> -----Original Message-----
> From: Michael S. Tsirkin [mailto:m...@redhat.com]
> Sent: Thursday, February 12, 2015 2:09 PM
> To: Traynor, Kevin
> Cc: dev@openvswitch.org
> Subject: Re: [ovs-dev] [PATCH RFC v6 1/1] netdev-dpdk: add dpdk vhost ports
> 
> On Thu, Feb 12, 2015 at 12:59:17PM +0000, Traynor, Kevin wrote:
> > > -----Original Message-----
> > > From: Michael S. Tsirkin [mailto:m...@redhat.com]
> > > Sent: Wednesday, January 21, 2015 11:19 AM
> > > To: Traynor, Kevin
> > > Cc: dev@openvswitch.org
> > > Subject: Re: [ovs-dev] [PATCH RFC v6 1/1] netdev-dpdk: add dpdk vhost
> ports
> > >
> > > On Thu, Jan 08, 2015 at 11:05:02PM +0000, Kevin Traynor wrote:
> > > > This patch adds support for a new port type to userspace datapath
> > > > called dpdkvhost.
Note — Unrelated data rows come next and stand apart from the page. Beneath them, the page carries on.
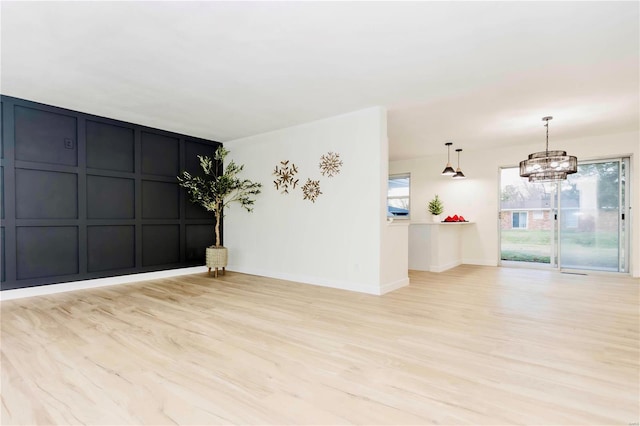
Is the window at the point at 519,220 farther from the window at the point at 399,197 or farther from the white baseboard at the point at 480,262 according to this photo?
the window at the point at 399,197

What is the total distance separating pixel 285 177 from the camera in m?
5.53

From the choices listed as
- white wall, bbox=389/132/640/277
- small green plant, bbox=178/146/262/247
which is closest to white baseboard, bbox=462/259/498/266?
white wall, bbox=389/132/640/277

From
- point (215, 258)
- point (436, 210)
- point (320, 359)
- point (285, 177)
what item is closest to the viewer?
point (320, 359)

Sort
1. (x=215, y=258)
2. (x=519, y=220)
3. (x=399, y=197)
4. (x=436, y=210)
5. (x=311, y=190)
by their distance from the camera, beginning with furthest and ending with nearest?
(x=399, y=197) < (x=436, y=210) < (x=519, y=220) < (x=215, y=258) < (x=311, y=190)

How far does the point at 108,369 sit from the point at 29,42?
274cm

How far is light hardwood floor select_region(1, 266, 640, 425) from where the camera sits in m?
1.72

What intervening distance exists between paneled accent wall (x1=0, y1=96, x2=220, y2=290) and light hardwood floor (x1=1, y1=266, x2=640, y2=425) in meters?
0.72

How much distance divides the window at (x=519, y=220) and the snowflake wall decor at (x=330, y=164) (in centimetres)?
439

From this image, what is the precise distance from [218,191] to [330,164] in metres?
2.17

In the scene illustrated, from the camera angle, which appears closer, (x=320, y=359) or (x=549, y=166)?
(x=320, y=359)

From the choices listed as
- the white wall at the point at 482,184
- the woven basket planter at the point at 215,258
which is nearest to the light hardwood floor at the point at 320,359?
the woven basket planter at the point at 215,258

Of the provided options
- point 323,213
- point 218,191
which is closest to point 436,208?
point 323,213

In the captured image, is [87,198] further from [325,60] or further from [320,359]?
[320,359]

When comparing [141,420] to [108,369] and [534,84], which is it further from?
[534,84]
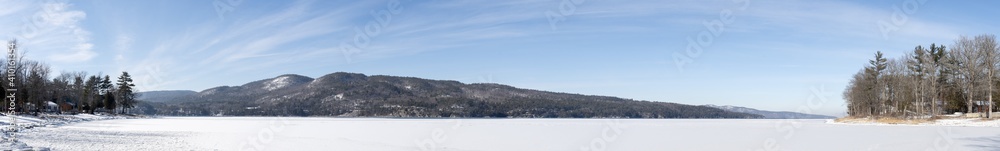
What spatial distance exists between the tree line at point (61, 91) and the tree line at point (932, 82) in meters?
61.0

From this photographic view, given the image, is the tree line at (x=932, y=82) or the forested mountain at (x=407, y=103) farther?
the forested mountain at (x=407, y=103)

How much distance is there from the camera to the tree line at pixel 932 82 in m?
42.6

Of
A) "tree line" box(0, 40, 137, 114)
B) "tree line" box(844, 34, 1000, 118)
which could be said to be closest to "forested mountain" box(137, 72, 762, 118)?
"tree line" box(0, 40, 137, 114)

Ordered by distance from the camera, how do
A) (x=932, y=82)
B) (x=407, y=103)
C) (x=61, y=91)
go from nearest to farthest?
1. (x=932, y=82)
2. (x=61, y=91)
3. (x=407, y=103)

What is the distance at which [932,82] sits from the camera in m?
48.5

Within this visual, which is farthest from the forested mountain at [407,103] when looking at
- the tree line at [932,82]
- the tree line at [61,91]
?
the tree line at [932,82]

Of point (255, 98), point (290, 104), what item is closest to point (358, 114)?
point (290, 104)

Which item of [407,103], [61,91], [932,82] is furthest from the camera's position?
[407,103]

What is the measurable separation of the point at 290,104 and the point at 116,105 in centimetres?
6631

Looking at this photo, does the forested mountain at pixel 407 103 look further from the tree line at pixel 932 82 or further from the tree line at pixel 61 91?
the tree line at pixel 932 82

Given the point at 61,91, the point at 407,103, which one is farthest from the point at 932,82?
the point at 407,103

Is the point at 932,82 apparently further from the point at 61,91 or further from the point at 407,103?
the point at 407,103

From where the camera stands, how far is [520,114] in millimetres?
130250

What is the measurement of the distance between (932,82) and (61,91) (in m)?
80.5
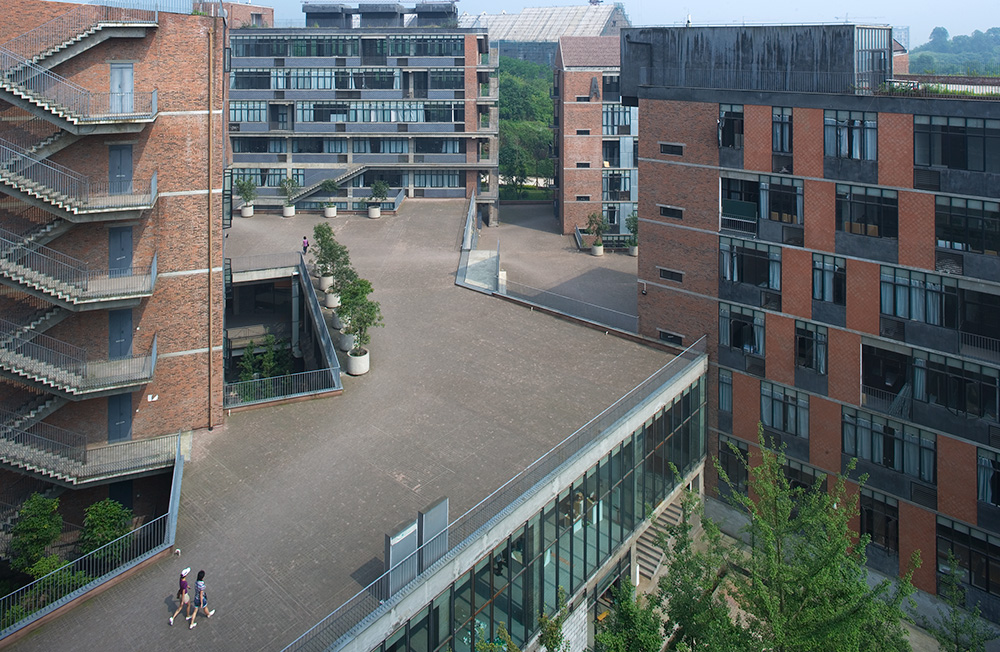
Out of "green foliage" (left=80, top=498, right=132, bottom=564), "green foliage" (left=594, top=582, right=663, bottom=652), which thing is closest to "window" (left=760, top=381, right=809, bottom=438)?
"green foliage" (left=594, top=582, right=663, bottom=652)

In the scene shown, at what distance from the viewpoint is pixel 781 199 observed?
105ft

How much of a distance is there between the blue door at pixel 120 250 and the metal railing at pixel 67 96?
3604mm

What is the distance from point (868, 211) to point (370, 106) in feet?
155

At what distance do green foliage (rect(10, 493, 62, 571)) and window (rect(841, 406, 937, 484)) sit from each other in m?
25.7

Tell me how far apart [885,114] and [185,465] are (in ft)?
82.0

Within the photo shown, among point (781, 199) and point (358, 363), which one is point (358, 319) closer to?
point (358, 363)

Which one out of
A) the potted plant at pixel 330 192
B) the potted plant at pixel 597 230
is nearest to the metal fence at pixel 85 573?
the potted plant at pixel 330 192

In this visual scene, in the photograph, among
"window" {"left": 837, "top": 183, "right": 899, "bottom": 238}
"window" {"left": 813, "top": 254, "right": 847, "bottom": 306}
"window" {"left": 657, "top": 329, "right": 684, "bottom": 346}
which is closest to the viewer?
"window" {"left": 837, "top": 183, "right": 899, "bottom": 238}

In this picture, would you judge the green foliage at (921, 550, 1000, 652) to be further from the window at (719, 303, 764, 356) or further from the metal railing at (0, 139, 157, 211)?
the metal railing at (0, 139, 157, 211)

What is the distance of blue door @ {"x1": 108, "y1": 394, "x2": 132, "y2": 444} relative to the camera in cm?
2912

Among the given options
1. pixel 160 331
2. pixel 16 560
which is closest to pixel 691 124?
pixel 160 331

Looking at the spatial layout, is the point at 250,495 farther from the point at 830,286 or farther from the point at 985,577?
the point at 985,577

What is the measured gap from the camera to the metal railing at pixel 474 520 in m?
18.9

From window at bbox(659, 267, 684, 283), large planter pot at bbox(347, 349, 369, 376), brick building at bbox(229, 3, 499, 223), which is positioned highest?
brick building at bbox(229, 3, 499, 223)
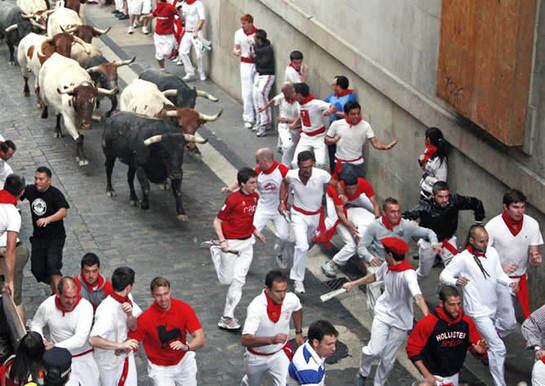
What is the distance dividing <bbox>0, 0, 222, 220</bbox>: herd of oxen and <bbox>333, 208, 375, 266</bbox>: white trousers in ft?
11.7

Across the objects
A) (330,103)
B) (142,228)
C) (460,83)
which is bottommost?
(142,228)

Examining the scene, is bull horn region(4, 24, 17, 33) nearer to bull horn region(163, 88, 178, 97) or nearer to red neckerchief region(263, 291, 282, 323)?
bull horn region(163, 88, 178, 97)

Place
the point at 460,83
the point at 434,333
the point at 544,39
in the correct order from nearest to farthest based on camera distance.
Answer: the point at 434,333 → the point at 544,39 → the point at 460,83

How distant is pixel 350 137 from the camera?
17.8 meters

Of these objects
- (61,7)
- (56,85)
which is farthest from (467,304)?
(61,7)

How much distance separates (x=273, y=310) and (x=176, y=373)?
1059 mm

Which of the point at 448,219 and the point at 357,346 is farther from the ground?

This allows KVM (QEMU) to offload the servicing
> > > > of virtio-net devices to its associated dpdkvhost port. Instructions
> > > > for use are in INSTALL.DPDK.
> > > >
> > > > This has been tested on Intel multi-core platforms and with clients
> > > > that have virtio-net interfaces.
> > > >
> > > >  ver 6:
> > > >    - rebased with master
> > > >    - modified to use DPDK v1.8.0 vhost library
> > > >    - reworked for review comments
> > > >  ver 5:
> > > >    - rebased against latest master
> > > >  ver 4:
> > > >    - added eventfd_link.h and eventfd_link.c to EXTRA_DIST in
> > > >  utilities/automake.mk
> > > >    - rebased with master to work with DPDK 1.7 ver 3:
> > > >    - rebased with master
> > > >  ver 2:
> > > >    - rebased with master
> > > >
> > > > Signed-off-by: Ciara Loftus <ciara.lof...@intel.com>
> > > > Signed-off-by: Kevin Traynor <kevin.tray...@intel.com>
> > > > Signed-off-by: Maryam Tahhan <maryam.tah...@intel.com>
> > > > ---
> > > >  INSTALL.DPDK.md         |  236 +++++++++++++++++
> > > >  Makefile.am             |    4 +
> > > >  lib/automake.mk         |    1 +
> > > >  lib/netdev-dpdk.c       |  649
> +++++++++++++++++++++++++++++++++++++++--------
> > > >  lib/netdev.c            |    3 +-
> > > >  utilities/automake.mk   |    3 +-
> > > >  utilities/qemu-wrap.py  |  389 ++++++++++++++++++++++++++++
> > > >  vswitchd/ovs-vswitchd.c |    4 +-
> > > >  8 files changed, 1177 insertions(+), 112 deletions(-)
> > > >  mode change 100644 => 100755 lib/netdev-dpdk.c
> > > >  create mode 100755 utilities/qemu-wrap.py
> > > >
> > > > diff --git a/INSTALL.DPDK.md b/INSTALL.DPDK.md
> > > > index 2cc7636..da8116d 100644
> > > > --- a/INSTALL.DPDK.md
> > > > +++ b/INSTALL.DPDK.md
> > > > @@ -17,6 +17,7 @@ Building and Installing:
> > > >  ------------------------
> > > >
> > > >  Required DPDK 1.7
> > > > +Optional `fuse`, `fuse-devel`
> > > >
> > > >  1. Configure build & install DPDK:
> > > >    1. Set `$DPDK_DIR`
> > > > @@ -264,6 +265,241 @@ A general rule of thumb for better performance is
> that the client
> > > >  application should not be assigned the same dpdk core mask "-c" as
> > > >  the vswitchd.
> > > >
> > > > +DPDK vHost:
> > > > +-----------
> > > > +
> > > > +Prerequisites:
> > > > +1.  DPDK 1.8 with vHost support enabled and recompile OVS as above.
> > > > +
> > > > +     Update `config/common_linuxapp` so that DPDK is built with vHost
> > > > +     libraries:
> > > > +
> > > > +     `CONFIG_RTE_LIBRTE_VHOST=y`
> > > > +
> > > > +2.  Insert the Fuse module:
> > > > +
> > > > +      `modprobe fuse`
> > > > +
> > > > +3.  Build and insert the `eventfd_link` module:
> > > > +
> > > > +     `cd $DPDK_DIR/lib/librte_vhost/eventfd_link/`
> > > > +     `make`
> > > > +     `insmod $DPDK_DIR/lib/librte_vhost/eventfd_link.ko`
> > > > +
> > > > +4.  Remove /dev/vhost-net character device:
> > > > +
> > > > +      `rm -rf /dev/vhost-net`
> > >
> > > I think it's not a good idea to tell people to do this,
> > > best to drop this section and put "with standard vhost"
> > > here instead.
> >
> > Not clear what you'd like to see dropped?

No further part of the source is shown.